矯正施設の長は、収容中の者が更生緊急保護の申出をしたときは、その者に対する更生緊急保護の必要性に関する意見 その他参考となる事項を保護観察所の長に通知するものとする。
保護観察所の長は、前条第一項の申出をした者について、更生緊急保護を行う必要があるか否かを判断するため、その者の性格、年齢、経歴、心身の状況、家庭環境、交友関係、被害者等の状況 及び被害者等の被害の回復 又は軽減のためにとった行動の状況、親族の状況、生活の能力、生活の計画 その他の事項について、同項の申出をした者との面接、同条第二項 及び第四項の更生緊急保護の必要性に関する意見 その他参考となる事項を記載した書面 その他による必要な調査を行わなければならない。
第四十二条第一項から第三項まで 並びに第四十三条第一項 及び第二項の規定は、更生緊急保護について準用する。
この場合において、
第四十二条第一項中
「指導監督 及び補導援護の方法、保護観察を実施する上での留意事項等」とあるのは
「更生緊急保護としてとるべき措置の内容」と、
「保護観察付一部猶予者について仮釈放中の保護観察に引き続き猶予期間中の保護観察を開始したとき その他」とあるのは
「更生緊急保護の措置の内容に照らし、」と、
第四十三条第一項中
「指導監督及び補導援護」とあるのは
「更生緊急保護」と
読み替えるものとする。
保護観察所の長は、法第八十六条第三項本文の規定により検察官 又は矯正施設の長の意見を聴き、及び第百十九条の規定による調査を行った結果、更生緊急保護を行う必要があると認めるときは、当該意見 及び調査の結果を踏まえ、当該更生緊急保護としてとるべき措置を選定するものとする。

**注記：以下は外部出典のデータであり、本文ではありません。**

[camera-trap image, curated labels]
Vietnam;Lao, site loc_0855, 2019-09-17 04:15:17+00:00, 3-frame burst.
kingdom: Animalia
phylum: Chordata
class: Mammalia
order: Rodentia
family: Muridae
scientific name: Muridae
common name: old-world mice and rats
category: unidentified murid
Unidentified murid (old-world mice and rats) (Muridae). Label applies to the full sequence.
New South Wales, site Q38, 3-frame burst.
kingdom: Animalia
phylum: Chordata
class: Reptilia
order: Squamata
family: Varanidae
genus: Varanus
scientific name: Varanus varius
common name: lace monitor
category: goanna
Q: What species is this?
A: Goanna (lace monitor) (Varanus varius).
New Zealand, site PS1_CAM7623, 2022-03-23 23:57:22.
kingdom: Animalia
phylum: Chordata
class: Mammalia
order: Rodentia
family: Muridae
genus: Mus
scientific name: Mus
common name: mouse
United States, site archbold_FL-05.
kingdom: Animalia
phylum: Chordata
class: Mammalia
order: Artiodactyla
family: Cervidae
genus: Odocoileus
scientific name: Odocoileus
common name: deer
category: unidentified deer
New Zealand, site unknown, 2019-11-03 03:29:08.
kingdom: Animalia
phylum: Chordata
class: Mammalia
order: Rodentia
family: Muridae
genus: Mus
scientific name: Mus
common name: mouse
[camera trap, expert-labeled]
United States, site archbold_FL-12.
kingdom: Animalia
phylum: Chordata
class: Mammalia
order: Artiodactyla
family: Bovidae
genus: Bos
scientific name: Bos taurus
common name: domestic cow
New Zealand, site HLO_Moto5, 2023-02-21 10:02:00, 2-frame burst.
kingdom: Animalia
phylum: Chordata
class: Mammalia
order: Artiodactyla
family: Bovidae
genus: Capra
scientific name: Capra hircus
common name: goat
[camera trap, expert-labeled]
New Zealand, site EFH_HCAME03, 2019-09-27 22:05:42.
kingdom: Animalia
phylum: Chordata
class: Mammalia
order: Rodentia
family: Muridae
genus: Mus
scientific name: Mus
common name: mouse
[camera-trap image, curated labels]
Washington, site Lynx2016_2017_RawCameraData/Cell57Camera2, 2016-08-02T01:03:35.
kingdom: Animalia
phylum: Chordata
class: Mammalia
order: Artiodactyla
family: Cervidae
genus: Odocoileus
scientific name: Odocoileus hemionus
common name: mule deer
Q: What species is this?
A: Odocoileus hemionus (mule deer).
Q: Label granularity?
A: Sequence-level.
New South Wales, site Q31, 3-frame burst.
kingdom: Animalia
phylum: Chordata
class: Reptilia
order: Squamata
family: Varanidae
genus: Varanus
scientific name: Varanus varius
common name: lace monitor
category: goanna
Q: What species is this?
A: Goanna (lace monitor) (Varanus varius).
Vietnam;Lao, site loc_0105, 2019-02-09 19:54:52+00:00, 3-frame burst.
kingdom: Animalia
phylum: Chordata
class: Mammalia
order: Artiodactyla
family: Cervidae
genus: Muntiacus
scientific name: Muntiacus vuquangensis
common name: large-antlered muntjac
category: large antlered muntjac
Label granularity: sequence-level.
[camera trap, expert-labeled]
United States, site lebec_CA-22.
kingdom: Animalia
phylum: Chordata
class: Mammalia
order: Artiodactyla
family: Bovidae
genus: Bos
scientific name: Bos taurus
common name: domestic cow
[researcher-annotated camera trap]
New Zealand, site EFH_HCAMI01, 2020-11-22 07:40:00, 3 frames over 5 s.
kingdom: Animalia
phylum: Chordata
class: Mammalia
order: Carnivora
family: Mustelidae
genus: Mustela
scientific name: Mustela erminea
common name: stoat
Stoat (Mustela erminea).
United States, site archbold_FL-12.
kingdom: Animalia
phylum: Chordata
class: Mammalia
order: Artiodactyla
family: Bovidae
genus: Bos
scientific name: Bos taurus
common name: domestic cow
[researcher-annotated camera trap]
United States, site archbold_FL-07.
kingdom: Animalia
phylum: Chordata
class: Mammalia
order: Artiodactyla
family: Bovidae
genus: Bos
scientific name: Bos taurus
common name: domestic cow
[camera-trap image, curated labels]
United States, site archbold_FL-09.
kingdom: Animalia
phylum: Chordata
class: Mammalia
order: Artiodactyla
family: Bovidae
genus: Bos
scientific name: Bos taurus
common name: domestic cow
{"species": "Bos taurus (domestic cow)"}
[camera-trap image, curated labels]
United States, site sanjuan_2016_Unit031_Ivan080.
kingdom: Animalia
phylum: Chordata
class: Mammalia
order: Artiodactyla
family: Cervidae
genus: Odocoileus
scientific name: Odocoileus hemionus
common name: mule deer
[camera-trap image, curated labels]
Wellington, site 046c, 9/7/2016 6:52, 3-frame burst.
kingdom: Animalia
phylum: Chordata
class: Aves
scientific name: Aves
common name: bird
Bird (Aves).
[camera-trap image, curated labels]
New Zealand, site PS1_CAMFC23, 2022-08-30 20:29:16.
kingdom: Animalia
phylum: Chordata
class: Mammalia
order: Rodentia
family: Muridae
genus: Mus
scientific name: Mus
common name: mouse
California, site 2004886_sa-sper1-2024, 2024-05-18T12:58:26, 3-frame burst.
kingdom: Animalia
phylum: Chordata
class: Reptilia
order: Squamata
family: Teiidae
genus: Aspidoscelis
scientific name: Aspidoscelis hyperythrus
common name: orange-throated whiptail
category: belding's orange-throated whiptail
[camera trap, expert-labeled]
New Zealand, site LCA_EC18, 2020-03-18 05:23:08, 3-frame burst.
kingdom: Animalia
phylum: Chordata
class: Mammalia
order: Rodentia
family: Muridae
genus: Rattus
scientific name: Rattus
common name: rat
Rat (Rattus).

この場合において、法第八十五条第三項の規定により、当該措置を委託するときは、その委託先 及び委託期間を定めなければならない。
保護観察所の長は、前項の規定により選定した措置の内容 並びに同項の規定により定めた委託先 及び委託期間を、第百十八条第一項の規定による申出をした者に知らせなければならない。
保護観察所の長は、急速を要するときは、法第八十六条第三項本文の規定にかかわらず、必要な措置をとることができる。
法第八十五条第四項ただし書に規定する改善更生を保護するため特に必要があると認められるときとは、次の各号のいずれにも該当するときとする。
更生緊急保護の対象となる者の心身の状況、生活環境等に改善更生を妨げる特別の事情があると認められること。
更生緊急保護の対象となる者について、改善更生の意欲 及びそのための努力が顕著に認められること。
現に更生緊急保護を受けている者にあっては、その者が公共の衛生福祉に関する機関 その他の機関から必要な保護を受けることができるようあっせんしたにもかかわらず、なおその改善更生を保護する必要があること。
保護観察所の長は、現に更生緊急保護を受けている者が、法第八十五条第四項ただし書の規定により、引き続きこれを受けようとするときは、改めて第百十八条第一項の規定による申出をさせなければならない。
第百十九条 及び前条の規定は、前項の規定により改めて第百十八条第一項の規定による申出があった場合について準用する。
この場合において、
第百十九条中
「、更生緊急保護」とあるのは
「、法第八十五条第四項ただし書の規定による更生緊急保護」と、
「同項」とあるのは
「前条第一項」と、
「、同条第二項の更生緊急保護の必要性に関する意見 その他参考となる事項を記載した書面 その他」とあるのは
「その他」と、
前条中
「法第八十六条第三項本文の規定により検察官 又は矯正施設の長の意見を聴き、及び前条」とあるのは
「前条」と、
「意見 及び調査」とあるのは
「調査」と、
「更生緊急保護」とあるのは、
「法第八十五条第四項ただし書の規定による更生緊急保護」と
読み替えるものとする。
第五十九条から第六十二条までの規定は、その性質に反しない限り、法第八十五条第三項の規定により更生緊急保護を委託して行う場合について準用する。